## Introducing PaperClip: A Personal Learning Assistant that learns and answers questions about scientific paper of interest from arxiv, in a readable, short and digestable format. 
I am building it using LangChain and OpenAI model (gpt-3.5-turbo)

#### Inputs: 
- Input a arxiv paper ID as input (ex: 1706.03762)
- user question (input)


##### Output:
smart answer - a simple summary of scientific paper of interest

##### Concepts I am demostrating are below:
- Role prompting to mimic learning assistant role 
- Vector database to store the data source and support semantic search to retrieve relevant context
- Personalized response 



#### Evaluation:



#### References/Credit:
https://arxiv.org/pdf/2309.15217.pdf
https://medium.com/@akash.hiremath25/unlocking-the-power-of-intelligence-building-an-application-with-gemini-python-and-faiss-for-eb9a055d2429



In [18]:
%%capture
# update or install the necessary libraries
!pip install --upgrade openai
!pip install -U sentence-transformers
!pip install loader
!pip install lxml
!pip install arxiv
!pip install PyPDF2
!pip install tiktoken
!pip install langchain
!pip install sentence-transformers
!pip install numpy



In [19]:
import openai
import os
import pandas as pd
from langchain.llms import OpenAI
import IPython
from sentence_transformers import SentenceTransformer
import numpy as np

# API configuration
openai.api_key = os.getenv("OPENAI_API_KEY")

In [20]:
import re
from langchain.document_loaders.parsers import BS4HTMLParser, PDFMinerParser
from langchain.document_loaders.parsers.generic import MimeTypeBasedParser
from langchain.document_loaders.parsers.txt import TextParser
from langchain_community.document_loaders import Blob
import requests
from langchain_openai import ChatOpenAI, OpenAIEmbeddings
from langchain_community.document_loaders import BSHTMLLoader
import arxiv
import PyPDF2
import io
from langchain.chains import RetrievalQA
from langchain.llms import OpenAI
from langchain.text_splitter import CharacterTextSplitter, RecursiveCharacterTextSplitter
from langchain.document_loaders import TextLoader
from langchain.indexes import VectorstoreIndexCreator
from langchain.embeddings.openai import OpenAIEmbeddings
from langchain.vectorstores import Chroma
from langchain.docstore.document import Document
from langchain.chains.qa_with_sources import load_qa_with_sources_chain
from langchain.llms import OpenAI
from langchain_core.output_parsers import StrOutputParser
from langchain_core.runnables import RunnablePassthrough
from langchain import hub
from langchain import PromptTemplate, LLMChain
from langchain.prompts.chat import (
    ChatPromptTemplate,
    SystemMessagePromptTemplate,
    AIMessagePromptTemplate,
    HumanMessagePromptTemplate,
)
from langchain.schema import (
    AIMessage,
    HumanMessage,
    SystemMessage
)

os.environ["LANGCHAIN_TRACING_V2"] = "true"
os.environ["LANGCHAIN_API_KEY"] = os.getenv("LANGCHAIN_API_KEY")

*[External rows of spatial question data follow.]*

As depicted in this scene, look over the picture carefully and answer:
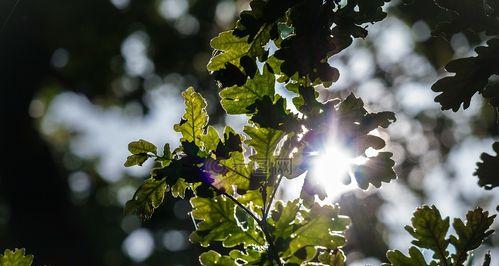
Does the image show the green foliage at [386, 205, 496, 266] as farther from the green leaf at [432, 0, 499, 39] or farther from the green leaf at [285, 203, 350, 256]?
the green leaf at [432, 0, 499, 39]

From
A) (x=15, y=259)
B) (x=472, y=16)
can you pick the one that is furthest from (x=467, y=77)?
(x=15, y=259)

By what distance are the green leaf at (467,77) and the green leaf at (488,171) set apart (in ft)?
0.65

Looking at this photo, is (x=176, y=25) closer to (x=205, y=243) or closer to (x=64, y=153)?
(x=64, y=153)

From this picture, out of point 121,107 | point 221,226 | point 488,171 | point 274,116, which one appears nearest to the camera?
point 488,171

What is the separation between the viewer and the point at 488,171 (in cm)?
133

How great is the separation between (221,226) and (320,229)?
0.29 m

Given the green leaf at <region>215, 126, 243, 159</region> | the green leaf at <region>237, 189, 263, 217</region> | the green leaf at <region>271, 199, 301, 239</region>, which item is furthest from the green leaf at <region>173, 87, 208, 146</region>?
the green leaf at <region>271, 199, 301, 239</region>

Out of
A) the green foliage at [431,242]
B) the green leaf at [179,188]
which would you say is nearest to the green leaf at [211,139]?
the green leaf at [179,188]

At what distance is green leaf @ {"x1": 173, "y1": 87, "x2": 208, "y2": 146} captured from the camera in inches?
63.8

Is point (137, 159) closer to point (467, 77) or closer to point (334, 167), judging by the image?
point (334, 167)

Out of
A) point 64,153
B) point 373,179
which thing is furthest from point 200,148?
point 64,153

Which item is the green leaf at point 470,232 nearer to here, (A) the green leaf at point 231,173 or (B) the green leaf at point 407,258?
(B) the green leaf at point 407,258

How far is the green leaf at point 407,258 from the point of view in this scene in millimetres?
1562

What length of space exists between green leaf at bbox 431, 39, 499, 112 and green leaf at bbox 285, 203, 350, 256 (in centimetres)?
44
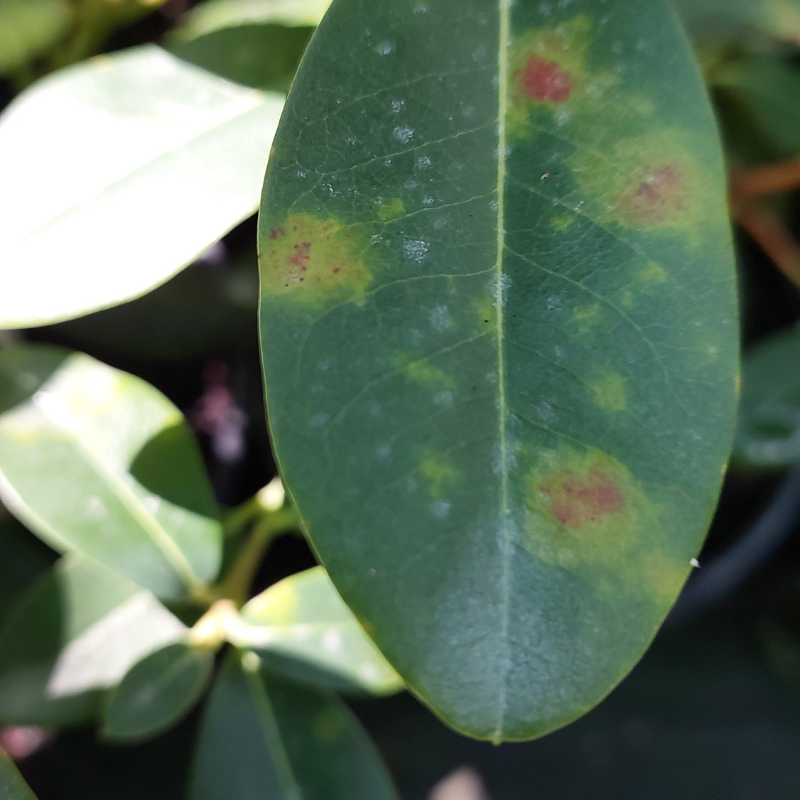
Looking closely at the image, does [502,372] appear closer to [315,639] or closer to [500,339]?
[500,339]

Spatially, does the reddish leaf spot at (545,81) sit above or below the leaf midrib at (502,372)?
above

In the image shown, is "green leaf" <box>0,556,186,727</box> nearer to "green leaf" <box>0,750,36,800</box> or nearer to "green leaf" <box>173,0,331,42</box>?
"green leaf" <box>0,750,36,800</box>

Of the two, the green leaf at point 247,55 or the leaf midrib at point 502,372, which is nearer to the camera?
the leaf midrib at point 502,372

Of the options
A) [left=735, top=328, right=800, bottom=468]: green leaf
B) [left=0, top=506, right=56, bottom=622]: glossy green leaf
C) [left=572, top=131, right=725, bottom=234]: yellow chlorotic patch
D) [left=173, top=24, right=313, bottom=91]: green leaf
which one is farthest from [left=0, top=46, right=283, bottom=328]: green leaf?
[left=735, top=328, right=800, bottom=468]: green leaf

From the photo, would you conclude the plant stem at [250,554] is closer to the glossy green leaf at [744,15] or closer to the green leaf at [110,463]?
the green leaf at [110,463]

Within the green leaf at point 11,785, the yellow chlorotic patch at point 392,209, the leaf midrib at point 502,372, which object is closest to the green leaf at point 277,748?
the green leaf at point 11,785

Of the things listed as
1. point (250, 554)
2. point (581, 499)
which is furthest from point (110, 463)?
point (581, 499)

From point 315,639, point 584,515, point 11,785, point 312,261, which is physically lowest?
point 315,639
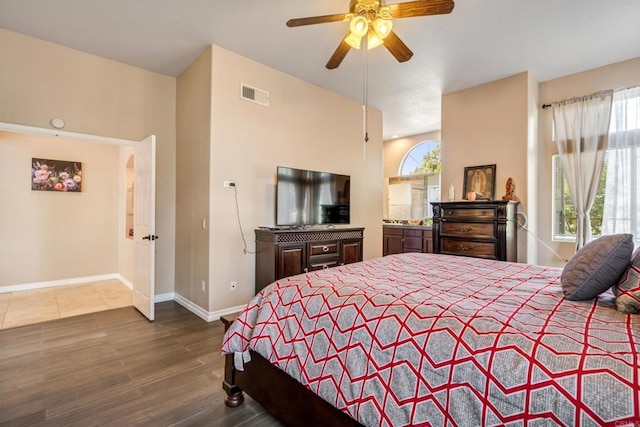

# Function to convert PDF to text
def pdf_to_txt(input_file):
    with open(input_file, 'rb') as f:
        pdf_reader = PyPDF2.PdfReader(f)
        text = ''

        # Extract text from each page of the PDF
        for page_num in range(len(pdf_reader.pages)):
            text += pdf_reader.pages[page_num].extract_text()
    
    return text

#  Function to prepare the index for querying
# 
def prepare_index(output_file):
     loader = TextLoader(output_file)
     index = VectorstoreIndexCreator().from_loaders([loader])
     return index
# 

### Here are step by step process I followed to build PaperClip

- Step 1: User is askied to provide Arxiv ID of scientific paper of his/her interest. I am using arxiv to the download that paper.
- Step 2: Convert the paper pdf version into text for better loading and parsing
- Step 3: Creating CharacterTextSplitter to split the paper content into chunks of size 3000 tokens with overlap of 100 between chunks
- Step 4: Creating embeddings of the chunks and storing them in vector databse (ChromaDB)
- Step 5: Using similarity search (cosine similarity) to retrive relevant chunks of context
- Step 6: Using langchain's load_qa_with_sources_chain to generate response based on the retrived information. Returning output answer only. Here I'm using several prompt engineering techniques to retrive answer differently and refine it to be more closer to what user might expect.

In [21]:

#input_file = '/Users/apoorvaacharya/Documents/GitHub/maven-pe-for-llms-8/PaperClip/PaperLLM/PaperDB/2303.18223.pdf'
#output_file = '/Users/apoorvaacharya/Documents/GitHub/maven-pe-for-llms-8/PaperClip/PaperLLM/PaperDB/2303.18223.txt'

##Ask for Arxiv ID and prepare the index
arxiv_id = input("Enter Arxiv ID (e.g. 2303.17580): ")
search = arxiv.Search(id_list=[arxiv_id])
paper = next(search.results())
paper.download_pdf(filename="downloaded-paper.pdf")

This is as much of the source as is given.